In this post, I want to talk about the AI created for Fuel Renegades, a game developed by a group of students at ESAT.
The beginning
The basic idea of the AI is to simulate the behaviour of a real player: movement, overtakes, fast laps, circuit interactions, etc. So I started simulating the movement of the vehicle calculating the inputs that the vehicle received.
The inputs are:
- Throttle
- Brake / Going backwards
- Turn
- Drift
- Interact with elements of the circuits (e.g. boost pads)
- Vehicle movement
The circuits are based on a spline that will be the centre of the road and is made with the condition that it is not necessary to drift to finish a clean lap, so drifting will not be a priority. Also, going backwards will not be necessary and unless we need to avoid an obstacle we will always speed up as much as possible. Therefore, our biggest problem is the steering.
To start I put an invisible ball a little forward of the position of the vehicle in the spline and have the vehicle follow it. We will talk more in depth about this later.
As simple as that, now we have two points with which to calculate the necessary turning input, the ball and the vehicle. With just a scalar product we get the angle between our position and the point where the vehicle wants to go (the invisible ball) and that angle will be converted to an input value with the turning range of the vehicle. How is calculated that range? I would like to say that I used a mathematical way to calculate it but it was just trying and fail until it feels realistic.
The road
Like Formula 1 races split their circuits into different sectors to time which one is faster, we divided our road (I mean spline really) but in much smaller sectors. How small? Small enough to keep the track of all the necessary steering changes due to curves but big enough to avoid advance more than one sector in the same frame.
So, the question now is, what will be a good distance? Well, I made some tests measuring the distance of the vehicle at maximum speed and turning it the maximum it can but I realize that the maximum speed could change in the process (and it does) so all the measures will be invalid and at the end, all my measures were tried and failed. So basically, I made some tests in a circuit with closed curves until the vehicle could be able to update its trace correctly and feel realistic.
Although all this work was good, was just the beginning. We only had a bunch of vehicles following the centre of the road, not trying to take advantage of faster traces or trying to overtake each other. Therefore, I decided to split the width of the road equidistantly. This way I was able to find better traces and have an alternative route in case of overtaking.
To store all this data I used a hash table, the key was the relationship between the position of the sector in the spline with the total length (if the sector is at 100 units and the spline is 1000 units, 100/1000 = 0.1). The value was a struct that stored an id of the checkpoint, its position, and another two tables storing the time of the trace and the number of checkpoints that the trace has passed (in total) with one row for each checkpoint of the next section.
Why is this really interesting? Well, you have to know that the divisions are symmetrical and if there are no divisions, there is only one checkpoint, the spline, so its id will be 0.5. With 1 division (per side) you have 3 checkpoints with ids 0, 0.5 and 1. Next division, 5 checkpoints, 0, 0.25, 0.5, 0.75, 1, and so on… So, in each division, you add new checkpoints but without losing the previous information, therefore you can start with a naive spline that the vehicle will “learn” in one lap and add new divisions until you have covered all the road. This way you have faster results and it will be easier to penalize wrong traces when training.

> _ACTION ITEM 1_:
Copy the Fuel Renegades AI post starting with "- Vehicle movement" and going on through "is the steering.", substituting "turning" for "steering".
> _ACTION ITEM 2_:
Pick up the Fuel Renegades AI post after its last sentence and keep it going.

> _DATA BELOW_:
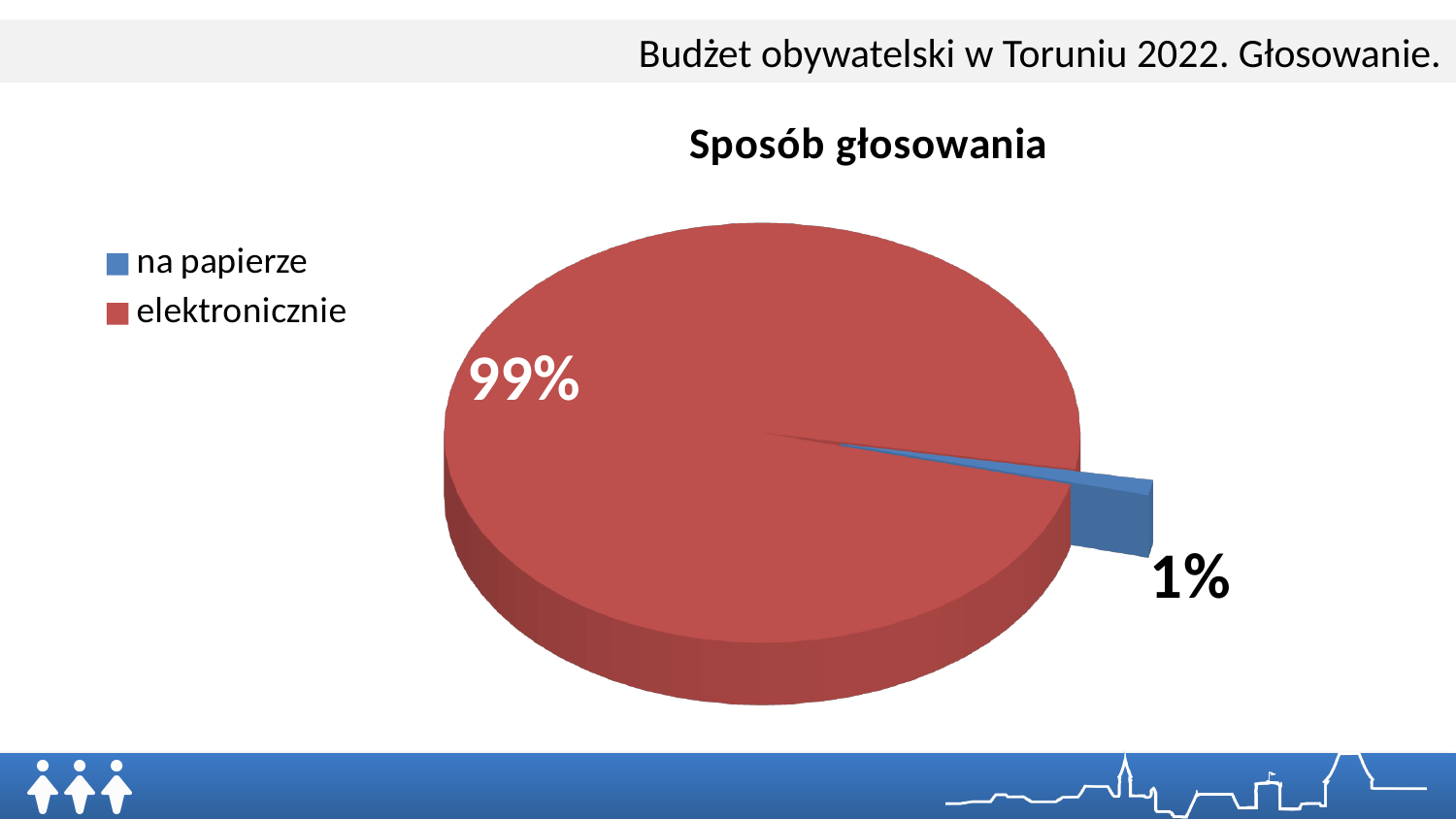
What colour is the slice for 'na papierze'? blue What is the difference in percentage points between 'elektronicznie' and 'na papierze'? 98 What share of the pie is labelled for 'na papierze'? 1% What is the title of the chart? Sposób głosowania Which category has the largest slice of the pie? elektronicznie How many entries does the legend list? 2 Which category has the smallest slice of the pie? na papierze What share of the pie is labelled for 'elektronicznie'? 99% What kind of chart is shown on the slide? pie chart How many categories does the pie chart show? 2 Which is larger, the share for 'na papierze' or the share for 'elektronicznie'? elektronicznie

> _FINAL ANSWER 1_:
- Vehicle movement
The circuits are based on a spline that will be the centre of the road and is made with the condition that it is not necessary to drift to finish a clean lap, so drifting will not be a priority. Also, going backwards will not be necessary and unless we need to avoid an obstacle we will always speed up as much as possible. Therefore, our biggest problem is the turning.

> _FINAL ANSWER 2_:
Training
At this point, we have all the necessities to start learning where are the best paths. The process is simple, the vehicle has to go from checkpoint to checkpoint of different sectors evaluating all the possible combinations and penalizing those paths that take the vehicle off the road. The key here is to penalize them instead of discarding them right away. Why? Because the vehicle almost never goes by the exact position of the checkpoints, they are just reference points for the turning calculation. So, the position of the vehicle when that checkpoint has to be evaluated is highly dependent on the previous checkpoints. For example:
As you can see in the picture, the previous path of the vehicle makes it go away because it doesn’t have enough space to turn. To penalize the path I used the time passed as a weight value, increasing the current time stored in if the trace is not valid but storing the time passed since the beginning of the lap until that checkpoint if the lap is completed. Also, the number of checkpoints passed is stored in each checkpoint of the trace (only it’s updated if the number is higher than the previous value).
Let’s look a similar case:
The final combination of checkpoints is the same but not all the previous trace. Now the vehicle has enough space to turn and continue the trace. That is why we should evaluate each combination more than once.
Of course, there is a limit, as much for start evaluating a checkpoint or avoid it, I have to configure some thresholds: one to consider that the checkpoint has enough information to tag it as “learned” and another to tag that checkpoint is invalid. Therefore, we keep trying the same checkpoint in the division until we have learned it and continue the next checkpoint in the same division.
What happens when all the checkpoints in the division are learned? I keep the evaluation of choosing one random checkpoint. If all are good paths they will keep between right values. And what happens if all the checkpoints in the division are invalid paths? Well, this is highly probable, especially in the first divisions of the lap, so I reset its values to the half of the range between learned and invalid checkpoint. If the checkpoint is really invalid, it will be above the threshold right away, if not it will correct its value slowly. As you will notice, the difference between the thresholds has to be high enough to not be evaluating the same division all the time.
Improvements
The major problems that I had to face were the table lookups, so I try to optimize those ones that were hot spots mainly but of course, there are other parts that can be check and be improved. The game was running at 60 fps so I left the AI optimization and move on to more necessary tasks.
Conclusion
This was my first approach to machine learning and I know there are still some things that can be improved and do better but in general, I am very satisfied with the result. Any questions, advice and ideas, I would be very glad to hear them.
Thanks for reading.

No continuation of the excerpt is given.